Department of Zoology, Hansraj College, University of Delhi, Delhi, India.
Department of Biochemistry, Jamia Hamdard, Delhi, India.
BMC Bioinformatics. 2023 Apr 11;24(1):141. doi: 10.1186/s12859-023-05248-6.
Inflammatory mediators play havoc in several diseases including the novel Coronavirus disease 2019 (COVID-19) and generally correlate with the severity of the disease. Interleukin-13 (IL-13), is a pleiotropic cytokine that is known to be associated with airway inflammation in asthma and reactive airway diseases, in neoplastic and autoimmune diseases. Interestingly, the recent association of IL-13 with COVID-19 severity has sparked interest in this cytokine. Therefore characterization of new molecules which can regulate IL-13 induction might lead to novel therapeutics.
Here, we present an improved prediction of IL-13-inducing peptides. The positive and negative datasets were obtained from a recent study (IL13Pred) and the Pfeature algorithm was used to compute features for the peptides. As compared to the state-of-the-art which used the regularization based feature selection technique (linear support vector classifier with the L1 penalty), we used a multivariate feature selection technique (minimum redundancy maximum relevance) to obtain non-redundant and highly relevant features. In the proposed study (improved IL-13 prediction (iIL13Pred)), the use of the mRMR feature selection method is instrumental in choosing the most discriminatory features of IL-13-inducing peptides with improved performance. We investigated seven common machine learning classifiers including Decision Tree, Gaussian Naïve Bayes, k-Nearest Neighbour, Logistic Regression, Support Vector Machine, Random Forest, and extreme gradient boosting to efficiently classify IL-13-inducing peptides. We report improved AUC, and MCC scores of 0.83 and 0.33 on validation data as compared to the current method.

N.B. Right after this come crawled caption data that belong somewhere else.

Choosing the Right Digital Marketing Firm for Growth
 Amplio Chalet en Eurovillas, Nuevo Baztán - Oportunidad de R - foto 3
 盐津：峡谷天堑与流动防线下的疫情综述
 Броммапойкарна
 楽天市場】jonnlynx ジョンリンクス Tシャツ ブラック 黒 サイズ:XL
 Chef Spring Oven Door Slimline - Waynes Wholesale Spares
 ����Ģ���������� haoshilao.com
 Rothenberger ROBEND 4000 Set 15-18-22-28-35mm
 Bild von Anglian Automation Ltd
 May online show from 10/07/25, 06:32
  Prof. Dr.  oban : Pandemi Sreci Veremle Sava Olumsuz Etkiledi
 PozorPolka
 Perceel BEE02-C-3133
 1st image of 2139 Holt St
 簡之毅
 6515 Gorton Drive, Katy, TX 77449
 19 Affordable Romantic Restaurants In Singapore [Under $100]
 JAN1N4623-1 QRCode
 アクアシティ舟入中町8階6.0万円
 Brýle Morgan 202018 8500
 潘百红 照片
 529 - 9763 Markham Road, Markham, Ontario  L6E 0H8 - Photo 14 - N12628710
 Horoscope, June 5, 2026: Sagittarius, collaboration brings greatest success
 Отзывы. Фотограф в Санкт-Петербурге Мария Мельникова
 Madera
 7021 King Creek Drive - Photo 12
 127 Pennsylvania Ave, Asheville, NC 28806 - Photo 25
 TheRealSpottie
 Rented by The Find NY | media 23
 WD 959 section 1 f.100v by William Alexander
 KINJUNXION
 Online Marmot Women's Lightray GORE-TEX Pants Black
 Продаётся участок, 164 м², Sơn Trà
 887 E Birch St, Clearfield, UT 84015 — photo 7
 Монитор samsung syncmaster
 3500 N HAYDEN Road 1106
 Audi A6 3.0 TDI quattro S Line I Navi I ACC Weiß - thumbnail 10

Extensive benchmarking experiments suggest that the proposed method (iIL13Pred) could provide improved performance metrics in terms of sensitivity, specificity, accuracy, the area under the curve - receiver operating characteristics (AUCROC) and Matthews correlation coefficient (MCC) than the existing state-of-the-art approach (IL13Pred) on the validation dataset and an external dataset comprising of experimentally validated IL-13-inducing peptides. Additionally, the experiments were performed with an increased number of experimentally validated training datasets to obtain a more robust model. A user-friendly web server ( www.soodlab.com/iil13pred ) is also designed to facilitate rapid screening of IL-13-inducing peptides.
炎症介质在包括新型冠状病毒病 2019(COVID-19)在内的多种疾病中造成严重破坏,通常与疾病的严重程度相关。白细胞介素 13(IL-13)是一种多效细胞因子,已知与哮喘和反应性气道疾病中的气道炎症、肿瘤和自身免疫性疾病相关。有趣的是,最近发现白细胞介素 13与 COVID-19 严重程度有关,这激发了人们对这种细胞因子的兴趣。因此,鉴定可以调节白细胞介素 13 诱导的新分子可能会导致新的治疗方法。
在这里,我们提出了一种改进的白细胞介素 13 诱导肽预测方法。阳性和阴性数据集来自最近的一项研究(IL13Pred),并使用 Pfeature 算法计算肽的特征。与使用基于正则化的特征选择技术(带 L1 惩罚的线性支持向量分类器)的最新技术相比,我们使用了一种多变量特征选择技术(最小冗余最大相关性)来获得非冗余且高度相关的特征。在本研究(改进的白细胞介素 13 预测(iIL13Pred))中,使用 mRMR 特征选择方法有助于选择白细胞介素 13 诱导肽的最具鉴别力的特征,从而提高性能。我们研究了包括决策树、高斯朴素贝叶斯、k-最近邻、逻辑回归、支持向量机、随机森林和极端梯度提升在内的七种常见机器学习分类器,以有效地对白细胞介素 13 诱导肽进行分类。与当前方法相比,我们在验证数据上报告了改进的 AUC 和 MCC 评分,分别为 0.83 和 0.33。
广泛的基准测试实验表明,与现有的最新方法(IL13Pred)相比,该方法(iIL13Pred)在验证数据集和包含经过实验验证的白细胞介素 13 诱导肽的外部数据集中,在灵敏度、特异性、准确性、曲线下面积-接收器操作特征(AUCROC)和马修斯相关系数(MCC)方面可以提供改进的性能指标。此外,还使用了更多经过实验验证的训练数据集进行实验,以获得更稳健的模型。还设计了一个用户友好的网络服务器(www.soodlab.com/iil13pred),以方便快速筛选白细胞介素 13 诱导肽。